===== Task input
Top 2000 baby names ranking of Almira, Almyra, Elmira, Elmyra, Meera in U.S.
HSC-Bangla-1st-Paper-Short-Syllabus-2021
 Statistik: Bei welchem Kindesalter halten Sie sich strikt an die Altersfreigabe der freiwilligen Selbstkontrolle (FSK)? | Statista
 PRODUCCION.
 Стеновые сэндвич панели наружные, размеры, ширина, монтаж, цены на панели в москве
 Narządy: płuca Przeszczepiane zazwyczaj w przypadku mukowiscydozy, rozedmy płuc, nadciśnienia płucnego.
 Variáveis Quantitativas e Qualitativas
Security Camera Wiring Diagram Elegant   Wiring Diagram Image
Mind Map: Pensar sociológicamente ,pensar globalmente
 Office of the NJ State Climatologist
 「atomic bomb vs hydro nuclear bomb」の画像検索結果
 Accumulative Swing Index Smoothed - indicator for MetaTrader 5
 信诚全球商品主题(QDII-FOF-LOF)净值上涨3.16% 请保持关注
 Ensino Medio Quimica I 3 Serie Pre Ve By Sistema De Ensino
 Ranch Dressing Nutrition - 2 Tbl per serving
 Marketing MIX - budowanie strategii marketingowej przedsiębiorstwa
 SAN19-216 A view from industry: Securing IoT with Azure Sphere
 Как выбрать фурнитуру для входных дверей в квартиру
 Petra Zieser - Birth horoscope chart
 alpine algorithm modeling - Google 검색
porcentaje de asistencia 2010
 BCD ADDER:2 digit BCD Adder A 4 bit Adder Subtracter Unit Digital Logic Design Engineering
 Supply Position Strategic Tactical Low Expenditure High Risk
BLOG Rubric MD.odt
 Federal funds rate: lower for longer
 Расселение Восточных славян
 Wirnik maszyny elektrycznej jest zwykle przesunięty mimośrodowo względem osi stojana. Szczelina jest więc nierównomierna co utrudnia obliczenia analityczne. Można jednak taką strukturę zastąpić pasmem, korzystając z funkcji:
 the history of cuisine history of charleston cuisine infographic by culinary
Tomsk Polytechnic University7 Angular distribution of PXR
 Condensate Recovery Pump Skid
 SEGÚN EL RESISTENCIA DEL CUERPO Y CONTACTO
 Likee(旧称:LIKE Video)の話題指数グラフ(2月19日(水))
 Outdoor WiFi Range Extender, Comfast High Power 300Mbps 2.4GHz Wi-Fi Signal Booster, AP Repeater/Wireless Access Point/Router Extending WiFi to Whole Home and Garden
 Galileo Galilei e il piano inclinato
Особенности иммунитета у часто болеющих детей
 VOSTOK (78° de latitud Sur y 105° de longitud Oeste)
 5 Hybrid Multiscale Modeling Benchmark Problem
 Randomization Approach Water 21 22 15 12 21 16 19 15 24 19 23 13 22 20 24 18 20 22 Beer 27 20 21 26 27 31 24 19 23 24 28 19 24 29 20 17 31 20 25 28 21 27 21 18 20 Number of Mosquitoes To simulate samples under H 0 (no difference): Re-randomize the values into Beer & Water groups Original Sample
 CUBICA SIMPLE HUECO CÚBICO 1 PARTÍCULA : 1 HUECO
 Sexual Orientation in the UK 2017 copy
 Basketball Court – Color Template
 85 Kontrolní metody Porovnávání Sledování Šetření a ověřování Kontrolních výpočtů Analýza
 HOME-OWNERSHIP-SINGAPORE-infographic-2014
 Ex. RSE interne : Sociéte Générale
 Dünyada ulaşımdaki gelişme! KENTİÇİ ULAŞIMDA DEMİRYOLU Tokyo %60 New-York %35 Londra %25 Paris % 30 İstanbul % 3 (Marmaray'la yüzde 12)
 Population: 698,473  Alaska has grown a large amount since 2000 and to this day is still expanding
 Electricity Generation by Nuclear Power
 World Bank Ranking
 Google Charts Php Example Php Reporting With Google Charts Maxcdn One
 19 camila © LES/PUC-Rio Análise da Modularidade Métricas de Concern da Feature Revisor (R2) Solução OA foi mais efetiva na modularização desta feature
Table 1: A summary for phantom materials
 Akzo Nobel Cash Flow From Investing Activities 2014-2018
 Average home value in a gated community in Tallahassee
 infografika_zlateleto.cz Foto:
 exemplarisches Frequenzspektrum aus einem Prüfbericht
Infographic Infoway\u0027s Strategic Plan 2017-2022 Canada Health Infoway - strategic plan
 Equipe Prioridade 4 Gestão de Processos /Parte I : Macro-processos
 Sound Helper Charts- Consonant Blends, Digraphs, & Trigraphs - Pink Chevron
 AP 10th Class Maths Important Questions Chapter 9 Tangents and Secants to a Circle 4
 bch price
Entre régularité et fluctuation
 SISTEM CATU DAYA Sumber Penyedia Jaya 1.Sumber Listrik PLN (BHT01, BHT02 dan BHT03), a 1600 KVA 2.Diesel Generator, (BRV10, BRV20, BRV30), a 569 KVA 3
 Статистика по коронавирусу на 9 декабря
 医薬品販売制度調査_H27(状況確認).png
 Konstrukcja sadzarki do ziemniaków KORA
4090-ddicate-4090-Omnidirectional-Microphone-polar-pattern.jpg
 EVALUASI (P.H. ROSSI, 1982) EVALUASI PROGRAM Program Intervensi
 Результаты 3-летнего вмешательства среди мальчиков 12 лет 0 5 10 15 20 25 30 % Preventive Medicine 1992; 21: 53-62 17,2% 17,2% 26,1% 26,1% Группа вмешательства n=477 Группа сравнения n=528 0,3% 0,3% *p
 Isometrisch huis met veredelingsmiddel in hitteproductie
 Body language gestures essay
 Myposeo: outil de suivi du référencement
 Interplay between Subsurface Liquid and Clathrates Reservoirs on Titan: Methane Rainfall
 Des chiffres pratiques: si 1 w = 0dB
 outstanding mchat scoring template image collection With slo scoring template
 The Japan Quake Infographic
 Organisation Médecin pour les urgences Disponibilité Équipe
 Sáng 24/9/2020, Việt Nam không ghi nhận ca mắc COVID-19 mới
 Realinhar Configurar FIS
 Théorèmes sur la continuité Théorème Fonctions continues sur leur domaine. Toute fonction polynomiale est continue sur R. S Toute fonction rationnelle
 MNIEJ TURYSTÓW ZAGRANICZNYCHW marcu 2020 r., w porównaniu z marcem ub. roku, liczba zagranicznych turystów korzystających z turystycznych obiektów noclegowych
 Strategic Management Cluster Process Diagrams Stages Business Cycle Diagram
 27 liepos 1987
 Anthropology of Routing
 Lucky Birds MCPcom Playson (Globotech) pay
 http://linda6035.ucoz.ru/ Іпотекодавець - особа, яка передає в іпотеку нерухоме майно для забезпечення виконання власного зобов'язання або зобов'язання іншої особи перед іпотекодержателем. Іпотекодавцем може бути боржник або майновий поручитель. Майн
==========
**Prompt**
The records above are to be transcribed exactly, with nothing left out.

**Output for this exercise**
Top 2000 baby names ranking of Almira, Almyra, Elmira, Elmyra, Meera in U.S.
HSC-Bangla-1st-Paper-Short-Syllabus-2021
 Statistik: Bei welchem Kindesalter halten Sie sich strikt an die Altersfreigabe der freiwilligen Selbstkontrolle (FSK)? | Statista
 PRODUCCION.
 Стеновые сэндвич панели наружные, размеры, ширина, монтаж, цены на панели в москве
 Narządy: płuca Przeszczepiane zazwyczaj w przypadku mukowiscydozy, rozedmy płuc, nadciśnienia płucnego.
 Variáveis Quantitativas e Qualitativas
Security Camera Wiring Diagram Elegant   Wiring Diagram Image
Mind Map: Pensar sociológicamente ,pensar globalmente
 Office of the NJ State Climatologist
 「atomic bomb vs hydro nuclear bomb」の画像検索結果
 Accumulative Swing Index Smoothed - indicator for MetaTrader 5
 信诚全球商品主题(QDII-FOF-LOF)净值上涨3.16% 请保持关注
 Ensino Medio Quimica I 3 Serie Pre Ve By Sistema De Ensino
 Ranch Dressing Nutrition - 2 Tbl per serving
 Marketing MIX - budowanie strategii marketingowej przedsiębiorstwa
 SAN19-216 A view from industry: Securing IoT with Azure Sphere
 Как выбрать фурнитуру для входных дверей в квартиру
 Petra Zieser - Birth horoscope chart
 alpine algorithm modeling - Google 검색
porcentaje de asistencia 2010
 BCD ADDER:2 digit BCD Adder A 4 bit Adder Subtracter Unit Digital Logic Design Engineering
 Supply Position Strategic Tactical Low Expenditure High Risk
BLOG Rubric MD.odt
 Federal funds rate: lower for longer
 Расселение Восточных славян
 Wirnik maszyny elektrycznej jest zwykle przesunięty mimośrodowo względem osi stojana. Szczelina jest więc nierównomierna co utrudnia obliczenia analityczne. Można jednak taką strukturę zastąpić pasmem, korzystając z funkcji:
 the history of cuisine history of charleston cuisine infographic by culinary
Tomsk Polytechnic University7 Angular distribution of PXR
 Condensate Recovery Pump Skid
 SEGÚN EL RESISTENCIA DEL CUERPO Y CONTACTO
 Likee(旧称:LIKE Video)の話題指数グラフ(2月19日(水))
 Outdoor WiFi Range Extender, Comfast High Power 300Mbps 2.4GHz Wi-Fi Signal Booster, AP Repeater/Wireless Access Point/Router Extending WiFi to Whole Home and Garden
 Galileo Galilei e il piano inclinato
Особенности иммунитета у часто болеющих детей
 VOSTOK (78° de latitud Sur y 105° de longitud Oeste)
 5 Hybrid Multiscale Modeling Benchmark Problem
 Randomization Approach Water 21 22 15 12 21 16 19 15 24 19 23 13 22 20 24 18 20 22 Beer 27 20 21 26 27 31 24 19 23 24 28 19 24 29 20 17 31 20 25 28 21 27 21 18 20 Number of Mosquitoes To simulate samples under H 0 (no difference): Re-randomize the values into Beer & Water groups Original Sample
 CUBICA SIMPLE HUECO CÚBICO 1 PARTÍCULA : 1 HUECO
 Sexual Orientation in the UK 2017 copy
 Basketball Court – Color Template
 85 Kontrolní metody Porovnávání Sledování Šetření a ověřování Kontrolních výpočtů Analýza
 HOME-OWNERSHIP-SINGAPORE-infographic-2014
 Ex. RSE interne : Sociéte Générale
 Dünyada ulaşımdaki gelişme! KENTİÇİ ULAŞIMDA DEMİRYOLU Tokyo %60 New-York %35 Londra %25 Paris % 30 İstanbul % 3 (Marmaray'la yüzde 12)
 Population: 698,473  Alaska has grown a large amount since 2000 and to this day is still expanding
 Electricity Generation by Nuclear Power
 World Bank Ranking
 Google Charts Php Example Php Reporting With Google Charts Maxcdn One
 19 camila © LES/PUC-Rio Análise da Modularidade Métricas de Concern da Feature Revisor (R2) Solução OA foi mais efetiva na modularização desta feature
Table 1: A summary for phantom materials
 Akzo Nobel Cash Flow From Investing Activities 2014-2018
 Average home value in a gated community in Tallahassee
 infografika_zlateleto.cz Foto:
 exemplarisches Frequenzspektrum aus einem Prüfbericht
Infographic Infoway\u0027s Strategic Plan 2017-2022 Canada Health Infoway - strategic plan
 Equipe Prioridade 4 Gestão de Processos /Parte I : Macro-processos
 Sound Helper Charts- Consonant Blends, Digraphs, & Trigraphs - Pink Chevron
 AP 10th Class Maths Important Questions Chapter 9 Tangents and Secants to a Circle 4
 bch price
Entre régularité et fluctuation
 SISTEM CATU DAYA Sumber Penyedia Jaya 1.Sumber Listrik PLN (BHT01, BHT02 dan BHT03), a 1600 KVA 2.Diesel Generator, (BRV10, BRV20, BRV30), a 569 KVA 3
 Статистика по коронавирусу на 9 декабря
 医薬品販売制度調査_H27(状況確認).png
 Konstrukcja sadzarki do ziemniaków KORA
4090-ddicate-4090-Omnidirectional-Microphone-polar-pattern.jpg
 EVALUASI (P.H. ROSSI, 1982) EVALUASI PROGRAM Program Intervensi
 Результаты 3-летнего вмешательства среди мальчиков 12 лет 0 5 10 15 20 25 30 % Preventive Medicine 1992; 21: 53-62 17,2% 17,2% 26,1% 26,1% Группа вмешательства n=477 Группа сравнения n=528 0,3% 0,3% *p
 Isometrisch huis met veredelingsmiddel in hitteproductie
 Body language gestures essay
 Myposeo: outil de suivi du référencement
 Interplay between Subsurface Liquid and Clathrates Reservoirs on Titan: Methane Rainfall
 Des chiffres pratiques: si 1 w = 0dB
 outstanding mchat scoring template image collection With slo scoring template
 The Japan Quake Infographic
 Organisation Médecin pour les urgences Disponibilité Équipe
 Sáng 24/9/2020, Việt Nam không ghi nhận ca mắc COVID-19 mới
 Realinhar Configurar FIS
 Théorèmes sur la continuité Théorème Fonctions continues sur leur domaine. Toute fonction polynomiale est continue sur R. S Toute fonction rationnelle
 MNIEJ TURYSTÓW ZAGRANICZNYCHW marcu 2020 r., w porównaniu z marcem ub. roku, liczba zagranicznych turystów korzystających z turystycznych obiektów noclegowych
 Strategic Management Cluster Process Diagrams Stages Business Cycle Diagram
 27 liepos 1987
 Anthropology of Routing
 Lucky Birds MCPcom Playson (Globotech) pay
 http://linda6035.ucoz.ru/ Іпотекодавець - особа, яка передає в іпотеку нерухоме майно для забезпечення виконання власного зобов'язання або зобов'язання іншої особи перед іпотекодержателем. Іпотекодавцем може бути боржник або майновий поручитель. Майн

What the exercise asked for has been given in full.